Review by Arjun Mukherjee.
Book written by Prem Nath.



I smoked up. The long dangling ash quivered for a second and then fell in slow motion on the hard floor shattering into a zillion tiny pieces. An acrid smell was melting my lungs and the pupils were dilated to an all cap O. The blinking red light on the monitor opened its gaping mouth wider, felt the air with its slimy long tongue and tightened like a noose around my neck. It was the book, it was breathing, the voice in my head hissed out loud ‘you can’t escape from these crowded rooms you dumb fuck’. The page marker showed 164, the book was finished but my journey had just begun.

‘Crowded Rooms’ is a nine-short-story-long book by Prem Nath. The author profile quaintly mentions that ‘this is his first book thing’. Prem Nath takes the simplest of things, objects and emotions, puts them in a mixer-grinder, turns the knob to max, until the plot blends the simple and the surreal to give an ultimate head rush. Imagine being locked up in a room with a screaming cloud, a blue light, a stalking TV, a cardboard box, a schizophrenic killer or being trapped inside a spooky parallel world or into each others dreams. Simple plots take unexpected turns and the story-lines nosedive into a world of surrealism, fantasy and sheer hallucination.

Inspite of the ‘sucked into a vortex effect’ of the stories the writing is lucid and the descriptions vivid to the point that your attention will seldom waver. There are subplots within the plots yet all the dangling, broken strings are ultimately tied together to portray the loneliness and complexities of urban life.
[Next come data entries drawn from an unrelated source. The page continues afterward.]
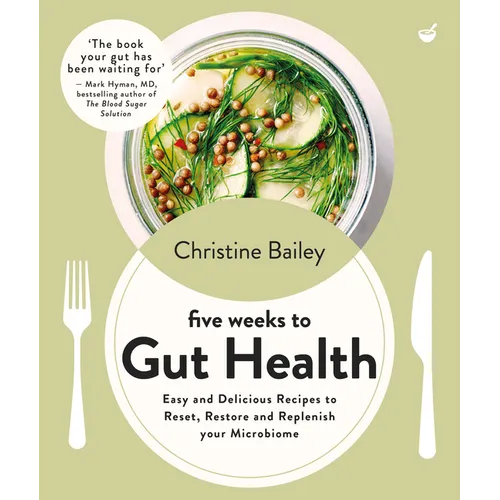 Five Weeks to Gut Health: Easy and Delicious Recipes to Reset, Restore and Replenish Your Microbiome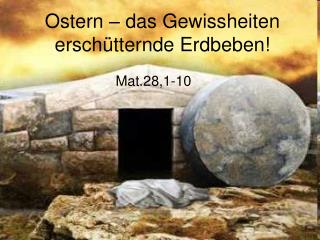 Ostern – das Gewissheiten erschütternde Erdbeben!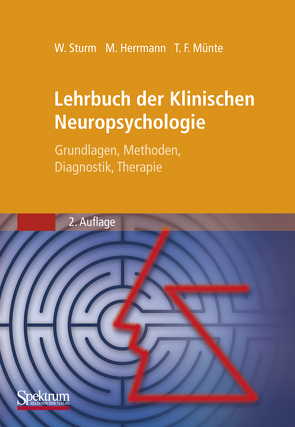 Lehrbuch der Klinischen Neuropsychologie von Herrmann,  Manfred, Münte,  Thomas F., Sturm,  Walter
Prem Nath sticks to the city, its characters, its rooms, the chai shops, hangouts, lonely houses and glass buildings to unleash his imagination. There is a Murakamisque air and listless feeling to each story but if I have to pick my favourites, ‘TV is Good’, ‘An Office Story’, ‘Crowded Rooms’ and ‘A Blue Day’ stand out because of the generous toppings of freak factor loaded onto them.

Here’s a prescription. Don’t try to read ‘Crowded Rooms’ at one go. Give a gap as you move from one story to the next. Take time off to burp and digest what you just read and let the story churn in your head and let your head squeeze out the last drop of juice from it. There’s no doubt that Prem Nath is a heady, refreshing addition to the literary scene and the giddy after-effect confirms his arrival.

It was pouring inside the room now. The tall bookshelf shuddered like a wet dog and sent the water drops flying in all directions like shards of glass. Somewhere in the darkness of the sofa the book flipped over, stood on its spine and flashed an evil grin. It knew the way to the inner sanctum of my head. It was making tunnels and burrowing through my brains. Once I finished reading the book I knew there was no escaping…I was forever trapped inside ‘Crowded Rooms.’

5 thoughts on “Crowded Rooms

  1. Shikhar Kamat says:

    A refreshingly well written review

  2. Shikhar Kamat says:

    *Goes and buys book*

  3. sudeep ghosh says:

    wow! now I have to but the book and look for some pot as well 🙂

  4. sujatagokhale says:

    Sounds too good to be true. Do people still write books like this? Is it available in the stores?